Plus la recherche avance et plus le volume de connaissances augmente, ce qui en théorie devrait permettre de repousser les limites de la science et des technologies. Mais, ce volume grandissant d’informations est-il réellement exploité par les générations ultérieures de chercheurs ? Il semblerait que non selon les auteurs de la présente publication. En effet, en utilisant des modèles de régression, ils ont constaté trois faits :

·Un déclin dans la diversité des travaux cités suggérant qu’au fil du temps, les scientifiques citent de plus en plus les mêmes travaux antérieurs.

·Une augmentation du phénomène d’autocitation, les chercheurs se basant sur des connaissances familières.

·L’âge moyen des travaux cités augmente, ce qui peut suggérer selon les auteurs que les inventeurs ont du mal à prendre connaissance des percées scientifiques les plus récentes.

Ces trois constats confortent l’idée que les découvertes et inventions contemporaines reposent sur un champ plus restreint de connaissances ce qui peut être bénéfique sur le plan individuel mais pas pour repousser les limites de la science.

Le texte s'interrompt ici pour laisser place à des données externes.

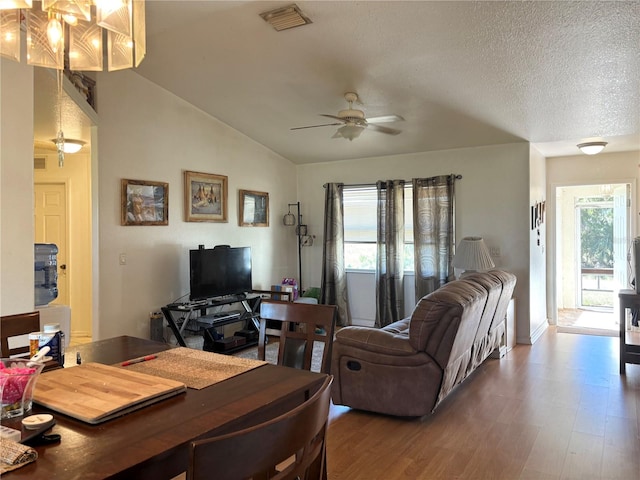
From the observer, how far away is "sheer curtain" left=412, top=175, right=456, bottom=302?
604 centimetres

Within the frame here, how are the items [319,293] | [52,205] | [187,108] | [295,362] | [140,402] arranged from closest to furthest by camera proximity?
1. [140,402]
2. [295,362]
3. [187,108]
4. [52,205]
5. [319,293]

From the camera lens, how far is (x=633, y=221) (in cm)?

Le 21ème siècle signerait-il donc la fin des innovations de rupture ? Peut-être pas. Le volume stable d’articles et brevets de rupture suggère que la science et la technologie n’ont pas atteint la limite de la « frontière infinie ». Les politiques de financement de la recherche peuvent également favoriser la « disruptivité » des innovations en « pariant » sur des sujets plus risqués qui peuvent potentiellement créer des ponts entre divers domaines de recherche. Soutenir des carrières, comme c’est le cas en France, et non pas seulement des projets spécifiques comme aux Etats-Unis, pourrait permettre aux chercheurs de s’affranchir de la culture du « publish or perish » et produire des travaux plus conséquents.